Faceoff’s deepfake detection combines facial analysis, motion tracking, and texture anomalies. By assessing blinking, symmetry, and lighting with temporal coherence, it uncovers synthetic edits and ensures video authenticity and trust.

Faceoff is not reliant on a single modality; it fuses 8 AI models working in parallel (vision, audio, physiological signal estimation) for a more holistic trust and authenticity assessment.

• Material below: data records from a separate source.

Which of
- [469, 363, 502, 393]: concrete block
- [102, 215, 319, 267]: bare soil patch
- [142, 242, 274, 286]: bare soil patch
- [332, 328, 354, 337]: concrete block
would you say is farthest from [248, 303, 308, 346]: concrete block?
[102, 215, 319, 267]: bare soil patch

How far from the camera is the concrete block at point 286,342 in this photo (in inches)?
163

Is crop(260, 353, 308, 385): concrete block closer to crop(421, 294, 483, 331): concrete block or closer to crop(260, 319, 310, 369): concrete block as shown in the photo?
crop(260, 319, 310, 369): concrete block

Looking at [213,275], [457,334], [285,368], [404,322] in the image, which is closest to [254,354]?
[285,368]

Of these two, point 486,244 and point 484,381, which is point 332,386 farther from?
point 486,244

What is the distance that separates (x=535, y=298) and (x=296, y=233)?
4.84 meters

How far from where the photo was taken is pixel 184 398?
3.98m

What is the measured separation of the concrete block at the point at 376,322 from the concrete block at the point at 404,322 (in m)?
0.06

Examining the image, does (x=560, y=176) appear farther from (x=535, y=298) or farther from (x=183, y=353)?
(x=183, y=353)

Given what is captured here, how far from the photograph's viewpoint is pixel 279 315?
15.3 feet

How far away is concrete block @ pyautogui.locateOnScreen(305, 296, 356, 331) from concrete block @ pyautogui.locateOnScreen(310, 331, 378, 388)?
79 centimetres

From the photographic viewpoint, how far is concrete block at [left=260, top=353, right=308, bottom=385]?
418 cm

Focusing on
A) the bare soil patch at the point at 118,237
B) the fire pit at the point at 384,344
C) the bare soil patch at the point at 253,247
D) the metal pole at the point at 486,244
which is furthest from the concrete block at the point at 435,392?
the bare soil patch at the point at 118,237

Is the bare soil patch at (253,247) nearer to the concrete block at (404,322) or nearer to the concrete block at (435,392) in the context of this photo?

→ Why it’s better: Traditional systems mostly use only facial recognition or emotion detection alone. Faceoff combines cross-domain cues for robustness.
Faceoff does not ask for or store video data. It only provides stateless APIs for enterprises to use on their private cloud or infrastructure. Only metadata like number of API calls is tracked.
→ Why it’s better: Most SaaS tools process videos in vendor’s cloud, risking data breaches. Faceoff's architecture supports on-premise privacy.
| Model Name | Input | What It Detects |
|---|---|---|
| Facial Emotion Recognition | Video frames | Human emotion state (anger, joy, etc.) |
| Eye-Tracking Emotion Detection | Eye region | Stress, deception cues, fatigue |
| Posture Analysis | Full body from video | Nervous gestures, alertness, assertiveness |
| Heart Rate Estimation | Face color changes | Real-time BPM |
| Oxygen Saturation Detection | Facial RGB video | Blood oxygen (SpO₂) estimate |
| Speech Sentiment Analysis | Voice waveform | Emotion from spoken content |
| Audio Tone Sentiment | Audio pitch + tone | Tone-based intent (anger, sarcasm) |
| Deepfake Detection | Frame consistency | Video authenticity probability |
All models are trained and optimized for short clips (15–30 seconds), making them suitable for social media, HR screening, fraud detection, and forensic analysis.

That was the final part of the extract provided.